The Caucus of Working Educators (WE), a group of teachers who advocate “social justice unionism,” plans to challenge president Jerry Jordan and the current leadership in next year’s Philadelphia Federation of Teachers (PFT) election.

“We are a diverse group of rank-and-file members who felt disconnected from the PFT leadership,” said Larissa Pahomov, a Science Leadership Academy English teacher and caucus co-chair. “We don’t believe that a one-party union is good” for teachers.

Caucus leaders want to energize the membership by changing the culture of the union and mobilizing against attacks on public education. Similar rank-and-file organizations recently ousted long-term union leadership in such cities as Chicago and Los Angeles.

The group formed 18 months ago and claims more than 200 PFT members. It has emphasized issues not usually on the union election front burner, such as the school-to-prison pipeline, racial injustice, and students’ right to opt out of state testing.

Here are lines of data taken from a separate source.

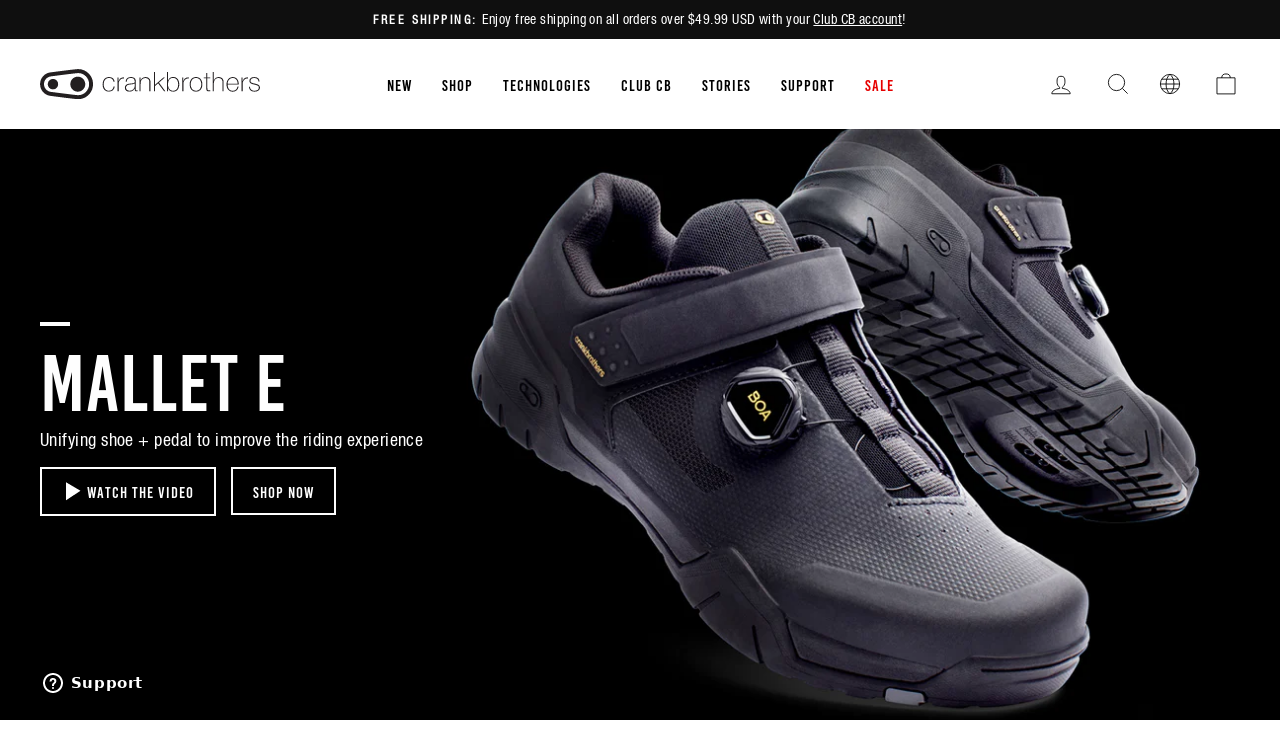

--- FILE ---
content_type: application/javascript; charset=utf-8
request_url: https://cs.iubenda.com/cookie-solution/confs/js/18809140.js
body_size: -191
content:
_iub.csRC = { consApiKey: 'nyYTTK3rVF1alDwbbRcTKj2HBh0WiW0C', consentDatabasePublicKey: '0v1YJ00y4A5yknf98uhkKklHxbnRvrcv', showBranding: false, publicId: '980d76b4-6db6-11ee-8bfc-5ad8d8c564c0', floatingGroup: false };
_iub.csEnabled = true;
_iub.csPurposes = [1,3,4,5,2,"sh","s","sd9"];
_iub.cpUpd = 1761929971;
_iub.csT = 1.0;
_iub.googleConsentModeV2 = true;
_iub.totalNumberOfProviders = 13;


--- FILE ---
content_type: text/plain; charset=utf-8
request_url: https://d-ipv6.mmapiws.com/ant_squire
body_size: 152
content:
crankbrothers.com;019be739-0f7e-73c7-a3d3-ed33b016f0be:4f43306abda43f984ae8fa31adbf0f348c85f29b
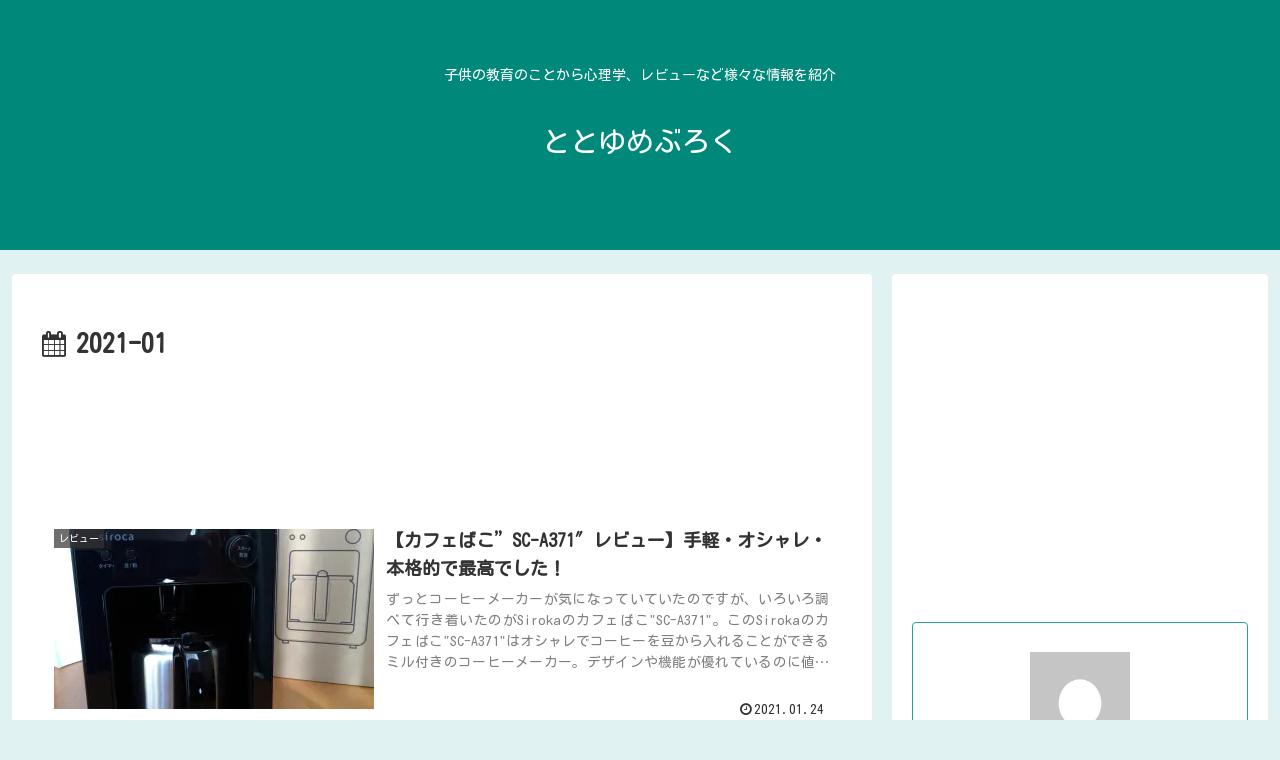

--- FILE ---
content_type: text/html; charset=utf-8
request_url: https://www.google.com/recaptcha/api2/aframe
body_size: 265
content:
<!DOCTYPE HTML><html><head><meta http-equiv="content-type" content="text/html; charset=UTF-8"></head><body><script nonce="5rVAADIaGhidhr7I3Q8c6A">/** Anti-fraud and anti-abuse applications only. See google.com/recaptcha */ try{var clients={'sodar':'https://pagead2.googlesyndication.com/pagead/sodar?'};window.addEventListener("message",function(a){try{if(a.source===window.parent){var b=JSON.parse(a.data);var c=clients[b['id']];if(c){var d=document.createElement('img');d.src=c+b['params']+'&rc='+(localStorage.getItem("rc::a")?sessionStorage.getItem("rc::b"):"");window.document.body.appendChild(d);sessionStorage.setItem("rc::e",parseInt(sessionStorage.getItem("rc::e")||0)+1);localStorage.setItem("rc::h",'1768442368344');}}}catch(b){}});window.parent.postMessage("_grecaptcha_ready", "*");}catch(b){}</script></body></html>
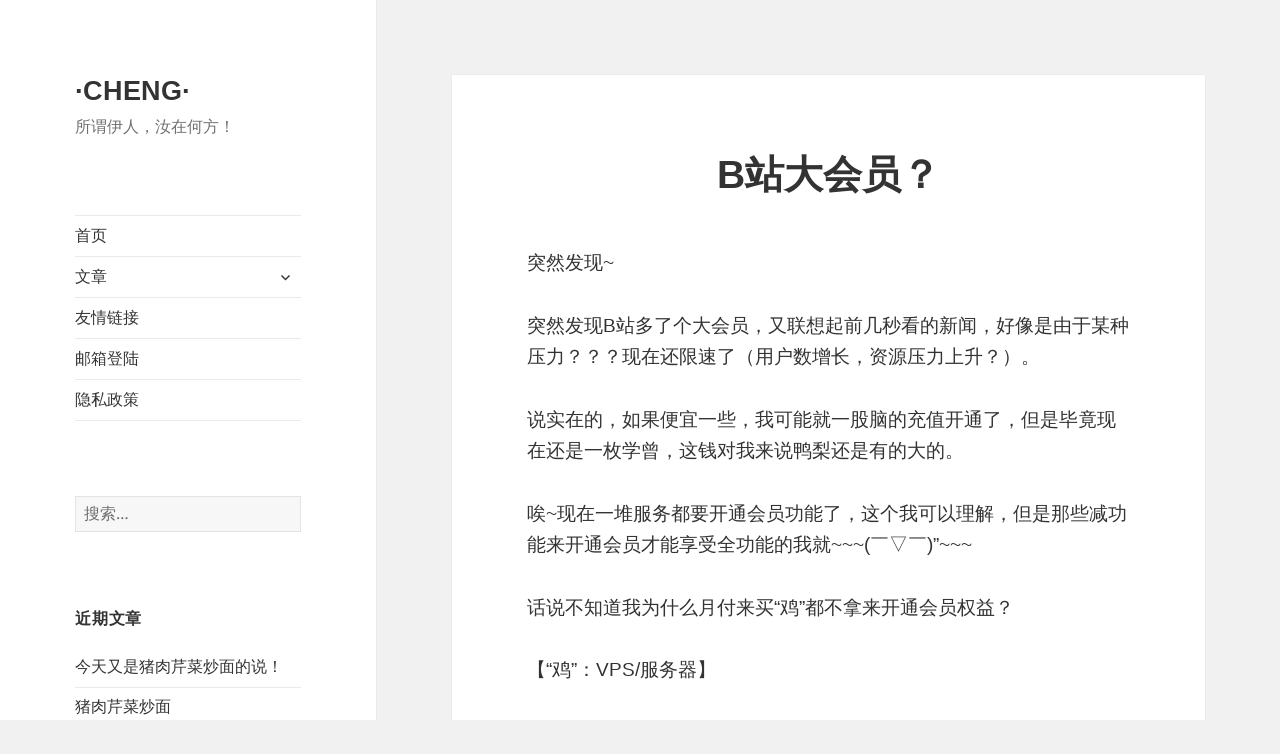

--- FILE ---
content_type: application/javascript
request_url: https://www.chengchengbin.cn/SingBan/chengchengbin.cn.min.js?ver=202207022125
body_size: -980
content:
window.onload=function(){var Titile=document.title;var title;document.addEventListener('visibilitychange',function(){if(document.hidden){document.title='表以为酱就赢了';clearTimeout(title)}else{document.title='kiki 咖喱';title=setTimeout(function(){document.title=Titile},2000)}});if(window.console){console.groupCollapsed('%c·CHENG·','color:#009a61;font-size: 28px;font-weight: 300');console.log('%chttps://www.chengchengbin.cn\n 所谓伊人，汝在何方！','color:#009a61');console.groupEnd()}}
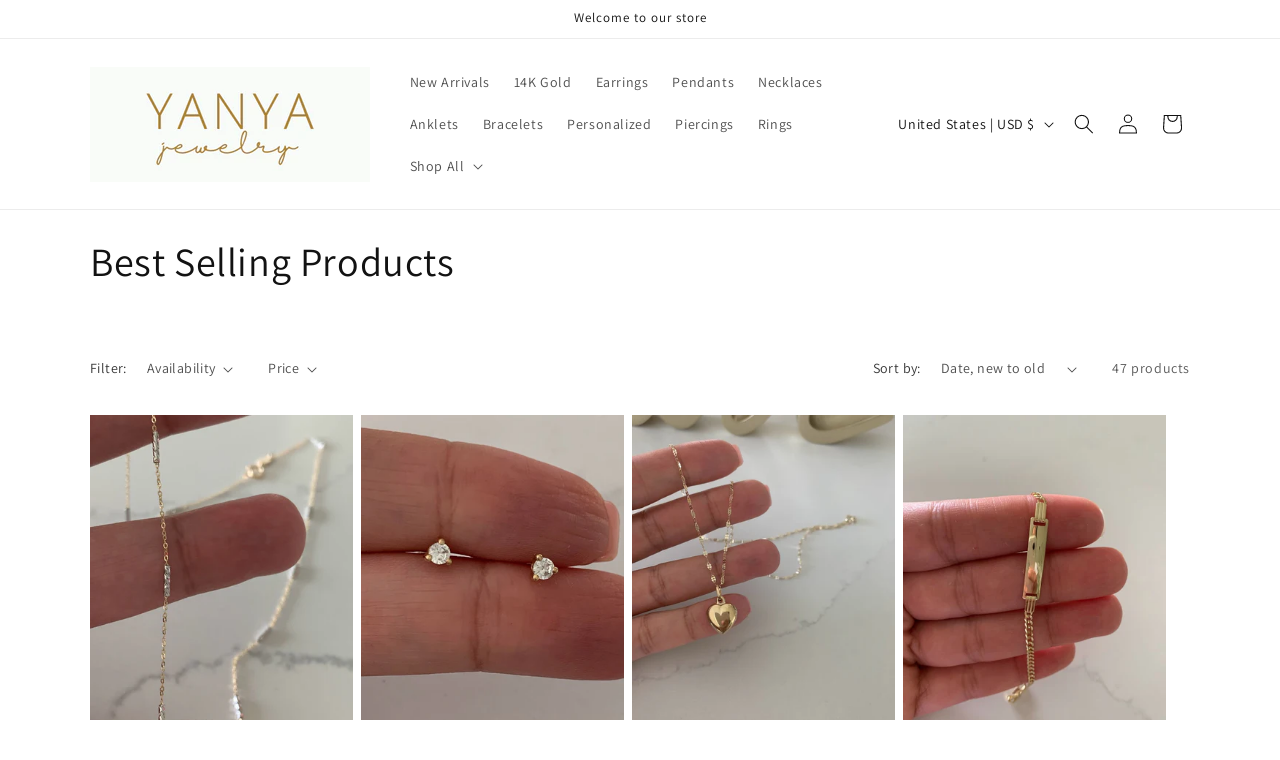

--- FILE ---
content_type: text/plain; charset=utf-8
request_url: https://d-ipv6.mmapiws.com/ant_squire
body_size: 157
content:
yanyajewelry.com;019be73f-a49c-7e54-889f-bfb51aa0d07a:fe2a93567777e7a3594759afe413a0655a68b1d1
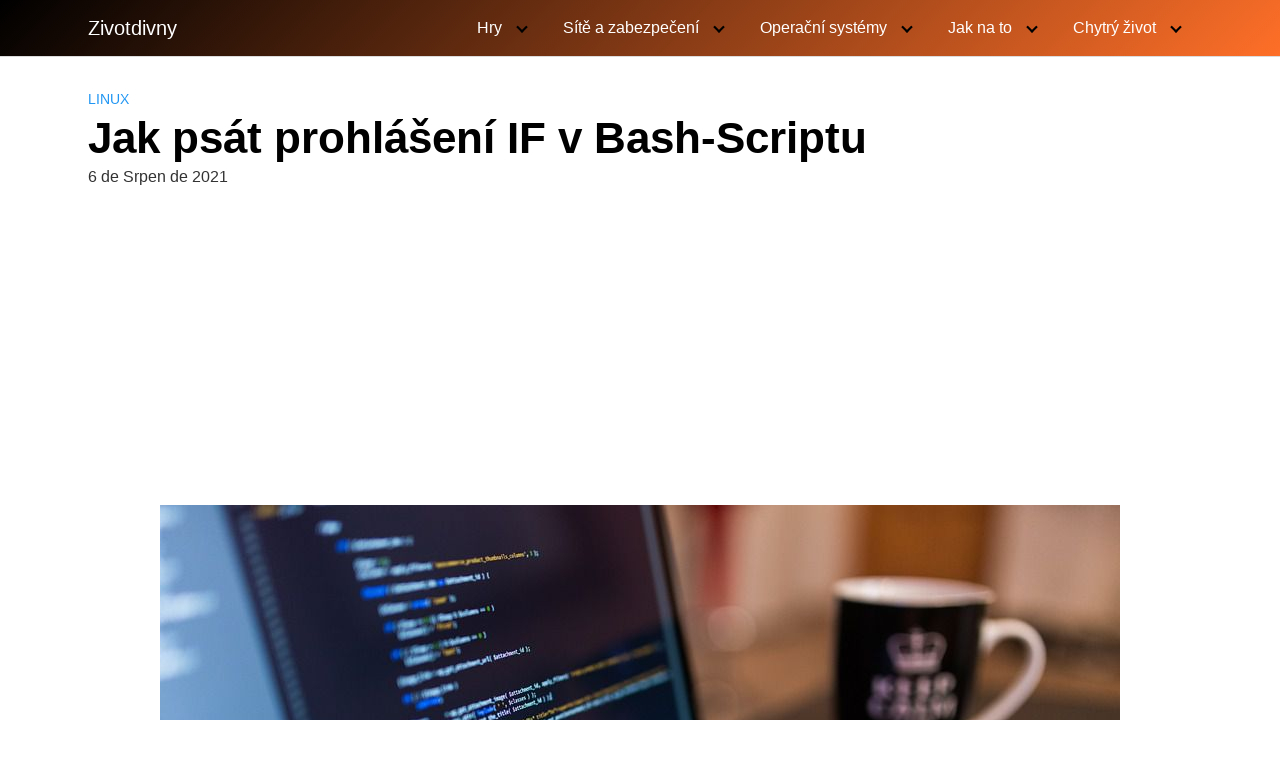

--- FILE ---
content_type: text/html; charset=utf-8
request_url: https://www.google.com/recaptcha/api2/aframe
body_size: 266
content:
<!DOCTYPE HTML><html><head><meta http-equiv="content-type" content="text/html; charset=UTF-8"></head><body><script nonce="90dy8xTJy9rDFI7orMpSVw">/** Anti-fraud and anti-abuse applications only. See google.com/recaptcha */ try{var clients={'sodar':'https://pagead2.googlesyndication.com/pagead/sodar?'};window.addEventListener("message",function(a){try{if(a.source===window.parent){var b=JSON.parse(a.data);var c=clients[b['id']];if(c){var d=document.createElement('img');d.src=c+b['params']+'&rc='+(localStorage.getItem("rc::a")?sessionStorage.getItem("rc::b"):"");window.document.body.appendChild(d);sessionStorage.setItem("rc::e",parseInt(sessionStorage.getItem("rc::e")||0)+1);localStorage.setItem("rc::h",'1768651404962');}}}catch(b){}});window.parent.postMessage("_grecaptcha_ready", "*");}catch(b){}</script></body></html>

Caucus candidates for top union positions include Amy Roat and Kelley Collings, who are both teachers at Feltonville School of Arts & Sciences and activists in the “opt-out” movement; Ismael Jimenez, a history teacher at Kensington CAPA; and Yaasiyn Muhammad, a history teacher at Central High School.

The caucus plans to run a slate covering all 36 officer and executive board slots. It has launched a “listening tour” to ask PFT’s 11,000 members what they need from the District and the union to best serve students. In November, the caucus plans to present a slate and platform at a WE convention.

Commenting on WE’s challenge, Jordan said: “The PFT is a democratic union, and this is democracy in action.” But he disputed that WE would bring a social justice focus to the PFT that is now lacking.

“We’ve been involved in social justice issues as long as I can remember,” said Jordan, a PFT officer since 1989, citing his insistence that the PFT contract include provisions such as the guarantee of at least one full-time counselor in every school.

The PFT and School Reform Commission have been in a three-year standoff, unable to reach a contract agreement during severe state funding cutbacks. A year ago, a frustrated SRC voted to nullify the contract entirely, sending the dispute to the courts and ending meaningful negotiations.

The mail-ballot election will be held between January and April. Besides teachers, the PFT represents counselors, nurses, secretaries, and some administrative workers and paraprofessionals.